Surf Photography is Hard Work
“I’m usually running with a heavy bag, sweating, getting dirty, tripping and falling down some obscure trail to try to find a unique viewpoint. Actually, more and more lately, I’m way more inspired to shoot in the water.”
Frankel uses a self-built underwater camera case, called a water housing, to take photos in the water.
“I go swimming out into the impact zone to get those close images with the water and really try to get a sense of what it feels like.”
He currently uses a Canon EOS 7D for his photography.
With the popularity of photography, the emergence of various imagery styles and the latest cameras, such as the GoPro camera, finding a unique shot is difficult, according to Frankel.
“There’s such an amazing, tidal surge of imagery coming into the publications. It just makes it incredibly competitive. It’s difficult to be creative. People have just thought about everything to get every kind of angle.”

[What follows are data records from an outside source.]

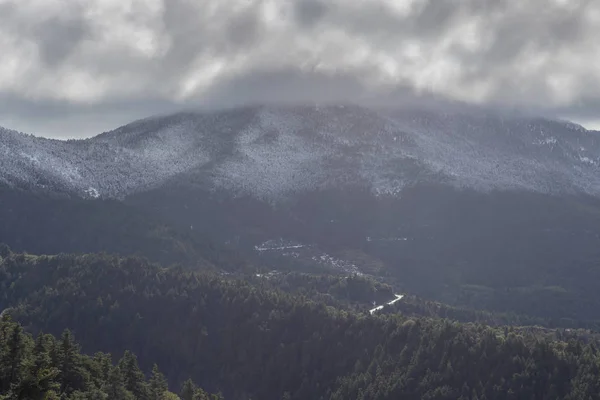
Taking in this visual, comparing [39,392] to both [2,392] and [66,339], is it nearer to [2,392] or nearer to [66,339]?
[2,392]

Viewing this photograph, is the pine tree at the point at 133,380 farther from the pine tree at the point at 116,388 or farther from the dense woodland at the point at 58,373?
the pine tree at the point at 116,388

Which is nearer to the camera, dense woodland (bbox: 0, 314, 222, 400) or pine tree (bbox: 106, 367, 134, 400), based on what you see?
dense woodland (bbox: 0, 314, 222, 400)

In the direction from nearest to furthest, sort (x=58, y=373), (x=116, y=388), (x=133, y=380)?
(x=58, y=373)
(x=116, y=388)
(x=133, y=380)

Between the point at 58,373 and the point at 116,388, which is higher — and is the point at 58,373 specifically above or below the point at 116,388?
above

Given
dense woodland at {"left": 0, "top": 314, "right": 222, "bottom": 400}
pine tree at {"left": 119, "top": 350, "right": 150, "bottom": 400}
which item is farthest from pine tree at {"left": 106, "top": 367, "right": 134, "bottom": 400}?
pine tree at {"left": 119, "top": 350, "right": 150, "bottom": 400}

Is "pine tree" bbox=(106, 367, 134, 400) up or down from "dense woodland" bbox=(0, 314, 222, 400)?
down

“Close Encounter, Black’s Beach”. The name of this photograph refers to the shark swimming near the surfer!
At the moment, Frankel is putting together a gallery for Bird Rock Coffee Roasters. He also frequently participates at the La Jolla Open Aire Market, where he calls his 10-by-10-foot tent his “gallery.”
He plans on doing more local events. Last summer, he participated in the La Jolla Art and Wine Festival.
Frankel is also artistic in other ways. He builds furniture and surfboards as well.
“I’ve just like doing things with my hands and I’ve always been intrigued with how a board works and how things can be different.”
His “other” career has mostly been in carpentry and construction. Frankel — who has worked with high-profile architects and technicians in the design industry — also builds high-end custom home furniture for houses in Rancho Santa Fe and other areas.
“My forte has always been carpentry — everything from framing to finish to cabinets.”
Frankel, who grew up with beautiful furniture pieces and an artistic mother, said his designs draw heavily from the sleek Scandinavian and Danish classics and are fused with the materials found in early surfboard designs.
But his construction company had to come to an end when the “economy hit the skids.” Now, he is mostly taking care of his two boys and working on his photography.
Frankel is in the midst of putting together prints, gallery wraps, coffee mugs and sublimation aluminum sheets with images of his work. A portion of online sales will be donated to WiLDCOAST, an international conservation organization, and art programs at local schools and foundations.